Arsensha 2 - Terima Kasih Arvin

102K 5.4K 72
                                    

Ternyata benar kata orang, kalau banyak berpikir akan membuat tenaga kita habis. Dan aku pun begitu, mana bisa aku mneyelesaikan soal-soal tes tadi, mungkin ada beberapa soal yang kukerjakan secara asal.

Ah, sudahlah, jangan memikirkannya lagi. Lebih baik aku segera ke parkiran, aku nggak mau Arvin menunggu lama. Kulihat ia masih setia menungguku di depan mobilnya, dari tadi banyak sekali wajah perempuan yang menggodanya. Sementara Arvin sama sekali tidak menggubrisnya. Noh, rasakan.

"Yang, kamu kok lama sih?" keluh Arvin.

"Ini juga udah cepat. Kamu nggak tau sih, soalnya susah banget. Aku pusing banget nih," kataku langsung menuju kursi depan.

Sementara Arvin segera membukakan pintu mobil untukku. "Makanya kamu gak usah kuliah aja, aku bisa kok biayain kamu hidup kalau kita nikah," katanya spontan. Tuh kan mulai lagi sifatnya yang penyuruh itu. Udah berapa kali aku bilang kalau aku mau kuliah, walaupun mungkin aku akan menjadi ibu rumah tangga, tapi aku ingin merasakan mengenyam pendidikan yang tinggi.

"Itu maunya kamu aja. Kalau kamu mau gitu, cari aja cewek lain. Gampang, kan?"

Aku kesal dengannya, aku sudah berapa kali menjelaskannya, tapi dia tidak mau mengerti juga. Masa iya aku harus nurutin dia? Nikah aja belum, udah nyuruh berhenti kuliah.

"Kok marah, Yang?"

"Pake nanya lagi. Aku capek, kalau kamu mau berdebat, kamu debat aja sama ban mobil kamu," kataku sambil membuang muka.

"Ban mobil mana bisa ngomong, itu mustahil, Yang. Kamu lucu, deh," katanya sambil mencubit pipiku. Itu sih udah menjadi hobinya, dia gak ngerasain kali ya sakitnya gimana, emang enak apa dicubit gitu.

"Sakit tau, Arv. Kalau kamu udah tahu itu mustahil, berarti nyuruh aku nggak kuliah juga sama aja mustahilnya," kataku memberi perumpamaan. Ia hanya dia dan mulai fokus menyetir mobil. Mungkin dia tau kalau perasaanku sudah tidak enak sama dia.

Bayangin aja, aku baru aja selesai tes, waktunya cuma dikit, dan soalnya juga susah minta digeprek. Duh. Aku curhat sama dia tujuannya biar bisa berbagi, eh malah dia bilang gitu. Pakai nyuruh nggak kuliah, malah bikin emosi lagi.

"Kita makan, ya, Yang?" ajaknya. Aku sudah tidak lapar lagi. Aku hanya diam, terserah deh dia mau ngapain. Mau jungkir balik sambil salto atau lompat tali juga aku gak peduli. Aku udahh terlalu kesal dengannya.

"Kok diam sih, Yang?" katanya, mungkin karena aku tidak menjawab ajakannya. Buat apa sih dijawab, toh juga percuma.

"Emang aku ada pilihan? Kamu kan egois," kataku. Dia tampak kesal dengan perkataanku, dia gak nyadar selama ini sifatnya seperti apa.

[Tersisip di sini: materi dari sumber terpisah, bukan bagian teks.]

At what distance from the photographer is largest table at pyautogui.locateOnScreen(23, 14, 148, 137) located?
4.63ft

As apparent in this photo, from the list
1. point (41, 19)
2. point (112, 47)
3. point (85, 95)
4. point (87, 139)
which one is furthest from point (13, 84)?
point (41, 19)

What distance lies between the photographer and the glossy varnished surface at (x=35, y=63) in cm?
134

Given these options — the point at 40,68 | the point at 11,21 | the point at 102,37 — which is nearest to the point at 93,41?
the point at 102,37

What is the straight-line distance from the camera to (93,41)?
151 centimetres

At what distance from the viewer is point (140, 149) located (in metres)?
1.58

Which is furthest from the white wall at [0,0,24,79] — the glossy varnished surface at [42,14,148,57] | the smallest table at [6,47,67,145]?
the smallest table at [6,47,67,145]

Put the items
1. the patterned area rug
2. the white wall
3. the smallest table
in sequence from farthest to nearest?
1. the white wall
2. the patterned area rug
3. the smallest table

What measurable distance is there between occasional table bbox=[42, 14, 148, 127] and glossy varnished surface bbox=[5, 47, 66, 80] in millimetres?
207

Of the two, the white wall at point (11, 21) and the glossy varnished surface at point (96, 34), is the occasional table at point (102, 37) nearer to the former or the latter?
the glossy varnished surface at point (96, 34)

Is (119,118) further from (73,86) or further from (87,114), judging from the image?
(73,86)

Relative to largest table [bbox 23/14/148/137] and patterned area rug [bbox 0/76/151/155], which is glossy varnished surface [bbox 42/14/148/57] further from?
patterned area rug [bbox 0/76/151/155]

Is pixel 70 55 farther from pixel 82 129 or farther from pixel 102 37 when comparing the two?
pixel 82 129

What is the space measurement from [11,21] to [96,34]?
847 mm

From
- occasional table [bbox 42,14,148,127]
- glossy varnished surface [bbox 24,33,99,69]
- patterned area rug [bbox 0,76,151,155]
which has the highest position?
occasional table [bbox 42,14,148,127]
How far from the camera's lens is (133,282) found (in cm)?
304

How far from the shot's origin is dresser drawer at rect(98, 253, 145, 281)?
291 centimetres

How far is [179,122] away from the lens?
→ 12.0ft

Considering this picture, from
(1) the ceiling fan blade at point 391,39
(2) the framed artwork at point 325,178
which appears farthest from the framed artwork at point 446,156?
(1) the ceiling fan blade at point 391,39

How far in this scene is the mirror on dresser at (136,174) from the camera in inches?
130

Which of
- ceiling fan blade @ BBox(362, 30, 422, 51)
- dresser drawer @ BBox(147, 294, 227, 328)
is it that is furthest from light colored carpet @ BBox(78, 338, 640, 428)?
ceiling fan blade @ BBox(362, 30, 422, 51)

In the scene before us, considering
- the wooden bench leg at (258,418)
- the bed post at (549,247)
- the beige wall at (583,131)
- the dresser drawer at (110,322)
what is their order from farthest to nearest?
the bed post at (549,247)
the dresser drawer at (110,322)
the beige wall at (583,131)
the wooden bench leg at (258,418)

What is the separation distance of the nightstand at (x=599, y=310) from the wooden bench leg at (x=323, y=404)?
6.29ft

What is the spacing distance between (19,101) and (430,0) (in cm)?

"Shensa," panggilnya. Nah ini gawat, kalau dia udah manggil aku pake nama aja, berarti dia lagi marah. Tapi kenapa dia yang marah, yang aku bilang tadi benar, kan? Harusnya aku yang mara sama dia. Dasar aneh.

Aku hanya diam begitu ditegur sama Arvin. Aku bisa apa? Aku gak mau nanti dia ngadu sama bunda atau tante Audy. Aku hanya mengikuti kemana dia mengajakku, paling dia membawaku ke restoran seperti biasa, mungkin aku tidur aja deh, daripada berdebat sama dia.

"Sudah sampai."

Eh? Kok cepat.

Tapi mataku masih berat, ngantuk banget, masih pengen istirahat. Kalau langsung pulang, Arvin bakalan marah gak ya?

"Arv, aku capek. Makannya dibungkus aja ya? Makan di rumah," kataku sambil mengucek mataku. Pasti tampangku sekarang kucel gak karuan. Malu banget harus makan di restoran tapi tampang kayak orang belum mandi gitu.

"Kamu mau turun sendiri atau aku gendong? Aku gak ada masalah buat ngelakuin itu," ancamnya padaku. Nah, kan. Kekanakan sekali. Emang salah ya kalau aku minta dia buat bungkus. Kan tujuannya sama? Sama-sama bikin kenyang.